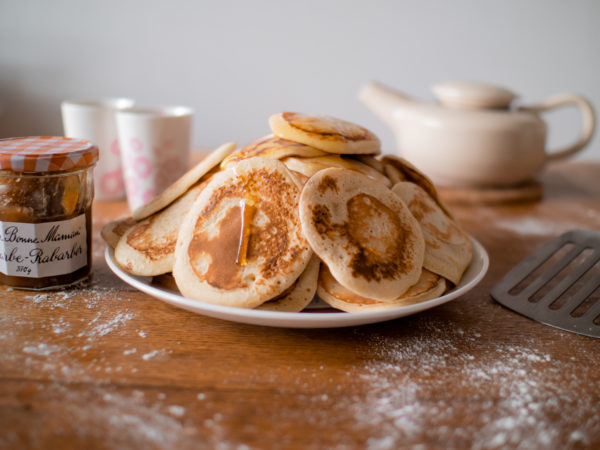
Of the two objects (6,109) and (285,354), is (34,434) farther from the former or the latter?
(6,109)

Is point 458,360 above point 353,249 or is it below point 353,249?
below

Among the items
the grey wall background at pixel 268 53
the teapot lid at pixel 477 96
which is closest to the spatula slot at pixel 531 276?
the teapot lid at pixel 477 96

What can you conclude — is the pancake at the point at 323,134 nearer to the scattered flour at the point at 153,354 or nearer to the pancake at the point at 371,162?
the pancake at the point at 371,162

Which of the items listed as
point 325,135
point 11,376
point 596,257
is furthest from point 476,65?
point 11,376

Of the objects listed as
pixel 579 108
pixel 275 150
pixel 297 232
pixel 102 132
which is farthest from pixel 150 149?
pixel 579 108

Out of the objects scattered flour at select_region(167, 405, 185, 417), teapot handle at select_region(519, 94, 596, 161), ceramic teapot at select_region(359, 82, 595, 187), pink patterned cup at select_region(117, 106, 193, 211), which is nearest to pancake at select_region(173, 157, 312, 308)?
scattered flour at select_region(167, 405, 185, 417)
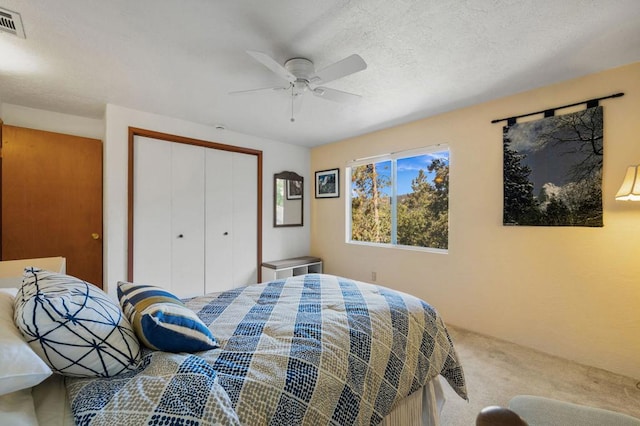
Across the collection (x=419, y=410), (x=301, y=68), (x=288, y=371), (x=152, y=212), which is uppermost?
(x=301, y=68)

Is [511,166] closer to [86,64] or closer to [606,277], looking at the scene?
[606,277]

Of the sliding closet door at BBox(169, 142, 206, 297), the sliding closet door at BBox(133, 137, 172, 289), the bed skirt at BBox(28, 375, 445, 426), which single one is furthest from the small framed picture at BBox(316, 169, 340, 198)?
the bed skirt at BBox(28, 375, 445, 426)

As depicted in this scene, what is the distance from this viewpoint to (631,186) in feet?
5.97

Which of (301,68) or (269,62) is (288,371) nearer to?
(269,62)

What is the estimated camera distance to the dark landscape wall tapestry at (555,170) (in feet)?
6.97

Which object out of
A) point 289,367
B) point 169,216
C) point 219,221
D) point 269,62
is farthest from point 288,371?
point 219,221

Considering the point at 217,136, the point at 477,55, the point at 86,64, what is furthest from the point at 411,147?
the point at 86,64

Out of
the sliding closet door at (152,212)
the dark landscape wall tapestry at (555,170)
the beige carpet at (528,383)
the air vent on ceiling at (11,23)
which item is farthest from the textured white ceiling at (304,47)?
the beige carpet at (528,383)

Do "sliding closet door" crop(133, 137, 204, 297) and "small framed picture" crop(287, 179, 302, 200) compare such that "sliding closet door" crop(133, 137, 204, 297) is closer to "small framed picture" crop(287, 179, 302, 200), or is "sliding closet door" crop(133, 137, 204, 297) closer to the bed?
"small framed picture" crop(287, 179, 302, 200)

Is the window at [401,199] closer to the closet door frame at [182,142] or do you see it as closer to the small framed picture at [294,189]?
the small framed picture at [294,189]

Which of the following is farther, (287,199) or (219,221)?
(287,199)

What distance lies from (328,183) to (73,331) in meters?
3.78

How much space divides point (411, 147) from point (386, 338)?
8.52 ft

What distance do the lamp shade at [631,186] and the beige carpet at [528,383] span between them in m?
1.34
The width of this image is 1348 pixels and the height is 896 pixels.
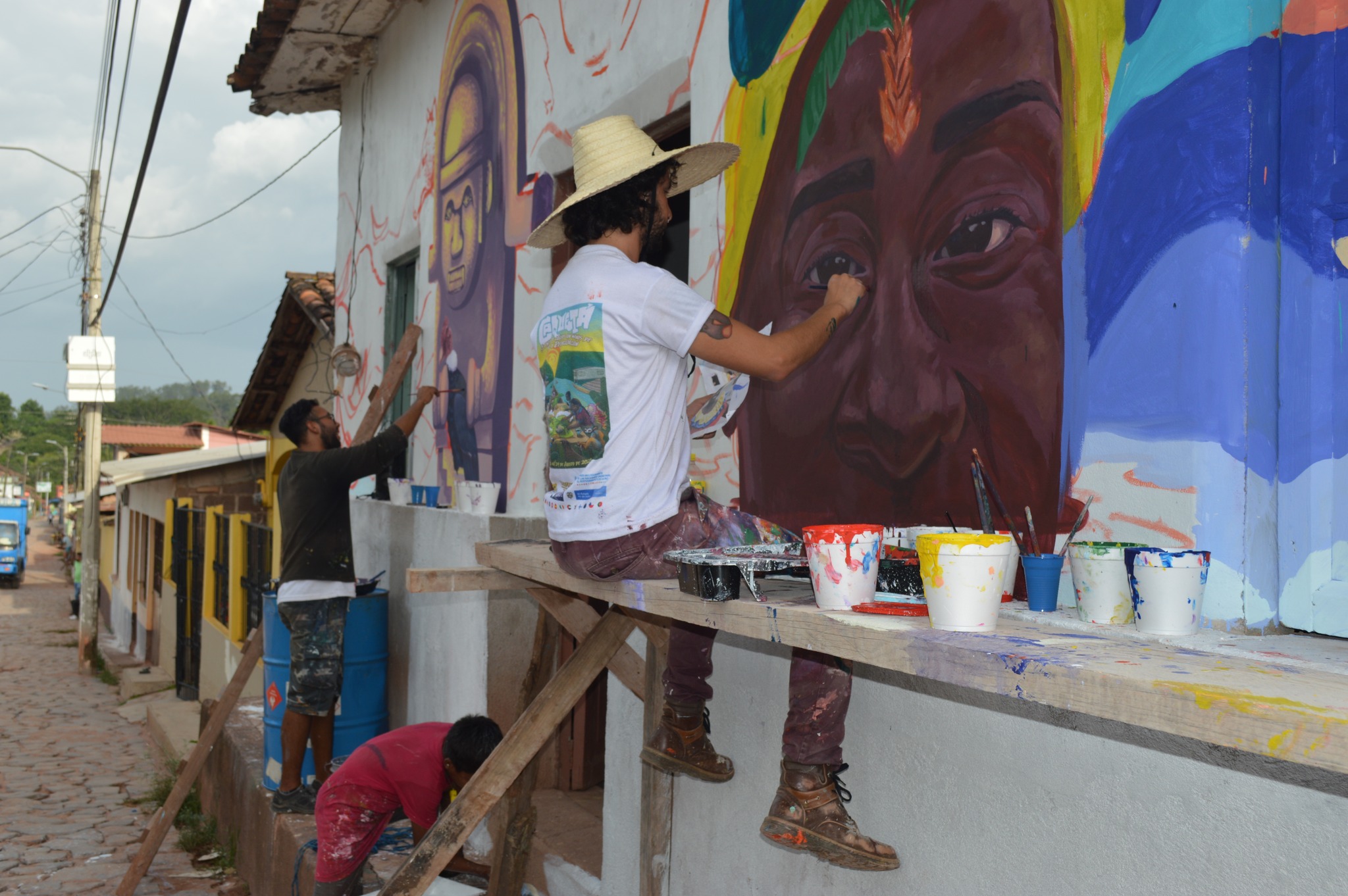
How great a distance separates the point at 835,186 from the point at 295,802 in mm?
4234

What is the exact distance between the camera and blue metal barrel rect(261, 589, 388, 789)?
5.46m

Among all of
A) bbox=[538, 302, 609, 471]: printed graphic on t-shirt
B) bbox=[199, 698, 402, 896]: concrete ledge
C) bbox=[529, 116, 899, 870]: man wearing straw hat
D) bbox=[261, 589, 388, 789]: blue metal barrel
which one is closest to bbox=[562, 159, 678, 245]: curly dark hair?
bbox=[529, 116, 899, 870]: man wearing straw hat

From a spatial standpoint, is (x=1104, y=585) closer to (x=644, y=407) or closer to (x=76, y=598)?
(x=644, y=407)

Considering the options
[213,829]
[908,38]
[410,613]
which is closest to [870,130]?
[908,38]

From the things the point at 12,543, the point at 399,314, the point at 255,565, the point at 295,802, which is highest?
the point at 399,314

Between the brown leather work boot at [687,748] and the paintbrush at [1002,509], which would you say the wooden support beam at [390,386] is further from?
the paintbrush at [1002,509]

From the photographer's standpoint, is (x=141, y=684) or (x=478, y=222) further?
(x=141, y=684)

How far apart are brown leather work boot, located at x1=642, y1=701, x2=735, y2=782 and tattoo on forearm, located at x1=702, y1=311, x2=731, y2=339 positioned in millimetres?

The problem: Set down exactly what runs from the line with "Considering the options" to the last line of the data above, including both of those lines and no others.

Worked answer:
Considering the options
[213,829]
[908,38]
[410,613]
which is closest to [870,130]?
[908,38]

From the things the point at 12,543, the point at 399,314, the point at 255,565, the point at 295,802, which is highest?
the point at 399,314

Between the brown leather work boot at [687,748] and the paintbrush at [1002,509], which would you say the wooden support beam at [390,386] is further from?
the paintbrush at [1002,509]

From the photographer's standpoint, is (x=141, y=684) or (x=478, y=222) further?
(x=141, y=684)

How far apart are brown leather work boot, located at x1=642, y1=701, x2=735, y2=782 and tattoo on forearm, located at x1=702, y1=311, x2=731, y2=339 positioned in millimetres?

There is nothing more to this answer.